### Description of the task
Return every line of the data exactly as it stands.

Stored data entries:
BEGIN

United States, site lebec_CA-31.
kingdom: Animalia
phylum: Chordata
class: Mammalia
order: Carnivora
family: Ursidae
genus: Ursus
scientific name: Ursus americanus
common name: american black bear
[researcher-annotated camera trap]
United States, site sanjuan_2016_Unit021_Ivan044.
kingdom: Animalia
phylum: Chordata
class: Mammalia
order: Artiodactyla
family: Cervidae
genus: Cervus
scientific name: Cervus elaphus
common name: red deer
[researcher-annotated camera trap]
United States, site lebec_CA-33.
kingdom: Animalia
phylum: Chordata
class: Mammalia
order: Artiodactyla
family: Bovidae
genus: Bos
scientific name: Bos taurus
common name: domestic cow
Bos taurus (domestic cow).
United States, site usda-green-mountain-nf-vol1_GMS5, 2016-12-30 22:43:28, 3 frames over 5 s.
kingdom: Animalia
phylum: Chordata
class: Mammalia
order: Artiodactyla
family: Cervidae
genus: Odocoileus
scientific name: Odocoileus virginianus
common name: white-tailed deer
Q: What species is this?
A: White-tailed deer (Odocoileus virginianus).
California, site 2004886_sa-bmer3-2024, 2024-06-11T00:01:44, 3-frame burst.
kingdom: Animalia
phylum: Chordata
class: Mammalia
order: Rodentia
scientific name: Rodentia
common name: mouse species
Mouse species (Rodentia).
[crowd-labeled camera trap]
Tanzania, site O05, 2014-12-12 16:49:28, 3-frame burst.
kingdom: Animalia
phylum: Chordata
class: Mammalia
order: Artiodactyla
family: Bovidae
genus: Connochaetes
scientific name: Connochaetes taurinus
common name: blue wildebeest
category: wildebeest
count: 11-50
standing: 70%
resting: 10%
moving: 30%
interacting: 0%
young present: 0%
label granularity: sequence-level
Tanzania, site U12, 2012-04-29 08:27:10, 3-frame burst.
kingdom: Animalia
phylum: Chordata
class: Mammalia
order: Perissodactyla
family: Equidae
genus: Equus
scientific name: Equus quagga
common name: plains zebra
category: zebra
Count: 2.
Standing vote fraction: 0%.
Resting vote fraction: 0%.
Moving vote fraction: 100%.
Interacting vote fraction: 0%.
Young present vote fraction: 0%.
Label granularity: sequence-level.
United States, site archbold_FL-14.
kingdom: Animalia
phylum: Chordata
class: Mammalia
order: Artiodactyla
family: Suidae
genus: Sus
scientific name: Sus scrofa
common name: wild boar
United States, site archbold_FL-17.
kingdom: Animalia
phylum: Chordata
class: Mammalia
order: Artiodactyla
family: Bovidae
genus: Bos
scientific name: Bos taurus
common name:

END

### Answer
United States, site lebec_CA-31.
kingdom: Animalia
phylum: Chordata
class: Mammalia
order: Carnivora
family: Ursidae
genus: Ursus
scientific name: Ursus americanus
common name: american black bear
[researcher-annotated camera trap]
United States, site sanjuan_2016_Unit021_Ivan044.
kingdom: Animalia
phylum: Chordata
class: Mammalia
order: Artiodactyla
family: Cervidae
genus: Cervus
scientific name: Cervus elaphus
common name: red deer
[researcher-annotated camera trap]
United States, site lebec_CA-33.
kingdom: Animalia
phylum: Chordata
class: Mammalia
order: Artiodactyla
family: Bovidae
genus: Bos
scientific name: Bos taurus
common name: domestic cow
Bos taurus (domestic cow).
United States, site usda-green-mountain-nf-vol1_GMS5, 2016-12-30 22:43:28, 3 frames over 5 s.
kingdom: Animalia
phylum: Chordata
class: Mammalia
order: Artiodactyla
family: Cervidae
genus: Odocoileus
scientific name: Odocoileus virginianus
common name: white-tailed deer
Q: What species is this?
A: White-tailed deer (Odocoileus virginianus).
California, site 2004886_sa-bmer3-2024, 2024-06-11T00:01:44, 3-frame burst.
kingdom: Animalia
phylum: Chordata
class: Mammalia
order: Rodentia
scientific name: Rodentia
common name: mouse species
Mouse species (Rodentia).
[crowd-labeled camera trap]
Tanzania, site O05, 2014-12-12 16:49:28, 3-frame burst.
kingdom: Animalia
phylum: Chordata
class: Mammalia
order: Artiodactyla
family: Bovidae
genus: Connochaetes
scientific name: Connochaetes taurinus
common name: blue wildebeest
category: wildebeest
count: 11-50
standing: 70%
resting: 10%
moving: 30%
interacting: 0%
young present: 0%
label granularity: sequence-level
Tanzania, site U12, 2012-04-29 08:27:10, 3-frame burst.
kingdom: Animalia
phylum: Chordata
class: Mammalia
order: Perissodactyla
family: Equidae
genus: Equus
scientific name: Equus quagga
common name: plains zebra
category: zebra
Count: 2.
Standing vote fraction: 0%.
Resting vote fraction: 0%.
Moving vote fraction: 100%.
Interacting vote fraction: 0%.
Young present vote fraction: 0%.
Label granularity: sequence-level.
United States, site archbold_FL-14.
kingdom: Animalia
phylum: Chordata
class: Mammalia
order: Artiodactyla
family: Suidae
genus: Sus
scientific name: Sus scrofa
common name: wild boar
United States, site archbold_FL-17.
kingdom: Animalia
phylum: Chordata
class: Mammalia
order: Artiodactyla
family: Bovidae
genus: Bos
scientific name: Bos taurus
common name:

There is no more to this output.